Arbeitsaufträge:
1. Übertragen Sie aus dem Text über die Anprobe der KAIMAN-Motorradstiefel den Satz „Am nächsten Tag stieg ich direkt nach dem Aufstehen in die Stiefel.“ ins Englische.
2. Verfassen Sie die Fortsetzung des Textes über die Anprobe der KAIMAN-Motorradstiefel, beginnend nach dessen letztem Satz.

Textausschnitt:
Mit meinem hohen Spann kam ich in das erste Paar gar nicht hinein. Auch der zweite Versuch mit breiteren Stiefeln brachte keine Besserung.
Frau Verheyens geschultes Auge fand dann im dritten Anlauf einen Schuh, der passen sollte. Mittlerweile bekam sie Unterstützung durch ihren Kollegen Herrn Küsters, der mir ebenfalls versicherte, dass ich bei meinem Vorhaben gar nicht um KAIMAN Stiefel herum käme.
Ich wäre ja schon froh gewesen, wenn ich überhaupt reingekommen wäre: Mein Spann und der Stiefelschaft wollten sich einfach nicht anfreunden. Und das, obwohl eine der Besonderheiten des Kaiman sein weiter Einstieg ist.
Doch Herr Küsters blieb standhaft und so begann die Prozedur, barfuss in den, seiner Einlegesohle beraubten, Stiefel zu steigen. Das ging. Nach 2 Minuten in denen mein Fuss den Stiefel anwärmte, wurde die Einlegesohle wieder im Stiefel platziert und ich schlüpfte nun bedeutend leichter hinein. Im dritten Schritt schlüpfte ich in Socken in den Stiefel. Nicht in meinen, sondern in KAIMAN-Socken, die nicht nur ein angenehmeres Tragegefühl vermitteln, sondern auch wesentlich leichter in den Stiefel glitten. Der rechte Stiefel passte nach nur 10 Minuten. Am linken Stiefel verzweifelte ich jedoch. Es dauerte eine gefühlte Ewigkeit, bis ich auch auf der Seite diese eine Engstelle überwunden und den Stiefel endlich am Fuss hatte.
Dann setzte der „Wow-Effekt“ ein: Nach all der schweisstreibenden Mühe beim Anziehen, wurde ich durch ein äusserst angenehmes Tragegefühl überrascht. Das war kein klobiger Motorradstiefel, das fühlte sich eher nach gemütlichem Wander- oder gar Hausschuh an.
Natürlich musste der Stiefel erst einmal eingetragen werden, um sich an meinen Fuss anzupassen, deshalb liess ich ihn gleich auf der Rückfahrt an. Die Rückmeldung des Fußes für Schalthebel und Bremspedal war viel intensiver als ich es bisher kannte. Doch nach kurzer Zeit auf dem Motorrad drückte der Stiefel am linken Knöchel (mein „Problemfuß“) und meine Zweifel kamen zurück. Bei der ersten Pause durfte ich dann aber feststellen, dass die beiden Klettschnallen nicht bloß der Optik dienen, sondern sich die Stiefelweite darüber noch zusätzlich regulieren lässt: Ich hatte die Schnallen in dem Gedanken, den Stiefel am Spann möglichst schnell zu weiten, einfach zu fest gezogen. Die Schnallen etwas lockerer gestellt und das „Hausschuhgefühl“ kehrte auf dem Motorrad umgehend zurück.
Am nächsten Tag stieg ich direkt nach dem Aufstehen in die Stiefel. Gut, dass mich dabei niemand sah, aber ich musste wissen, ob mir das Anziehen bereits leichter als beim ersten Mal fiel. Das tat es. Der Tag war gerettet.

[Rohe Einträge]
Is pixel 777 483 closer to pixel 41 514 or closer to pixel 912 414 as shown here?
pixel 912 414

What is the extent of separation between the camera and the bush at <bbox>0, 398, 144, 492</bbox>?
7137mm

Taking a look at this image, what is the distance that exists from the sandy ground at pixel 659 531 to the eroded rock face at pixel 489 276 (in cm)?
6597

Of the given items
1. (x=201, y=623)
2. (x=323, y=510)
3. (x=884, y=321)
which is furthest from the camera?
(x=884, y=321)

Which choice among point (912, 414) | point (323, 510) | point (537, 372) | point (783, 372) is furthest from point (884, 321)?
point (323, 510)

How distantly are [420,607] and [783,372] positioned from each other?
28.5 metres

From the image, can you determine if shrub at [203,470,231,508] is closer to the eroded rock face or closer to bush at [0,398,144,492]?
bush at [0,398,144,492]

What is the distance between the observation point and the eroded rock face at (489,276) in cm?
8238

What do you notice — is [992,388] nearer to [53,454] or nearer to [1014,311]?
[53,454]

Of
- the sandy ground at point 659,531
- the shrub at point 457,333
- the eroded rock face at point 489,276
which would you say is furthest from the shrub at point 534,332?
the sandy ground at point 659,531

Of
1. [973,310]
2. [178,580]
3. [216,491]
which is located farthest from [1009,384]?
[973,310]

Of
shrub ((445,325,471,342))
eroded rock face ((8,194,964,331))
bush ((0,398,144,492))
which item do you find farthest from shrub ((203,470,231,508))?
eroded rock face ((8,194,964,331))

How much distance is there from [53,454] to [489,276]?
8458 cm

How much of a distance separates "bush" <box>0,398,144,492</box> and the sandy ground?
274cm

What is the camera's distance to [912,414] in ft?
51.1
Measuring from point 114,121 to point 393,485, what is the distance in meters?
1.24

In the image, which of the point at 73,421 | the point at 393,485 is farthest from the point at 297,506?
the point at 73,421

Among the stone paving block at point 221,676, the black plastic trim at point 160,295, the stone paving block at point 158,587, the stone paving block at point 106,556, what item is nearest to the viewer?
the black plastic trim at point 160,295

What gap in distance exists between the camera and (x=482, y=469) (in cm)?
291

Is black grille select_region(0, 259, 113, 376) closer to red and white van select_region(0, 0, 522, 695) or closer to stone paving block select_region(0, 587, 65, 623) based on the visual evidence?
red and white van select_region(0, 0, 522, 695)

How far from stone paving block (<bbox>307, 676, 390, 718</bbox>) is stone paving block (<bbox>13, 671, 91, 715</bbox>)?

Ergebnisse je Aufgabe:
1. The next day, I stepped into the boots right after getting up.

2.
Der Beginn einer wunderbaren Freundschaft?
Nach zwei Wochen Eintragen haben sich die Stiefel an meine Füße angepasst. In den Rechten schlüpfe ich locker hinein. Bei dem Linken ist das Anziehen nicht zeitaufwendiger als bei Schnürstiefeln und wird von Tag zu Tag besser. Die KAIMANs fühlen sich an, wie für meinen Fuß gemacht.
Obwohl Stiefelkauf mit meinen „unegalen Pillefüßen“ sonst immer ein Horror für mich ist, hatte ich diesmal in Person von Frau Verheyen und Herrn Küsters zwei kompetente Berater, die mir genau das richtige Paar Stiefel herausgesucht haben.
Ich kann jedem nur die persönliche Beratung vor Ort empfehlen, denn „mein“ Paar hätte ich auf mich allein gestellt, niemals gefunden. Wer entnimmt auch schon zur Anprobe den Schuhen die Einlegesohle und steigt barfuss in den Schuh?
Die ersten Tagestouren sind gefahren und der Schuh in Kombination mit den Kaimansocken ist äusserst klimafreundlich: Auch nach 12 Stunden steige ich trockenen, schweissfreien Fußes aus den Stiefeln. Der Tragekomfort bleibt über den gesamten Tag erhalten. Nichts drückt, oder fühlt sich unangenehm an.
Beinahe sehne ich schon eine Starkregenfahrt herbei, um die 100%ige Wasserdichtigkeit zu testen. Beinahe.
Für meine Tour fühle ich mich mit diesem Schuhwerk gut gerüstet.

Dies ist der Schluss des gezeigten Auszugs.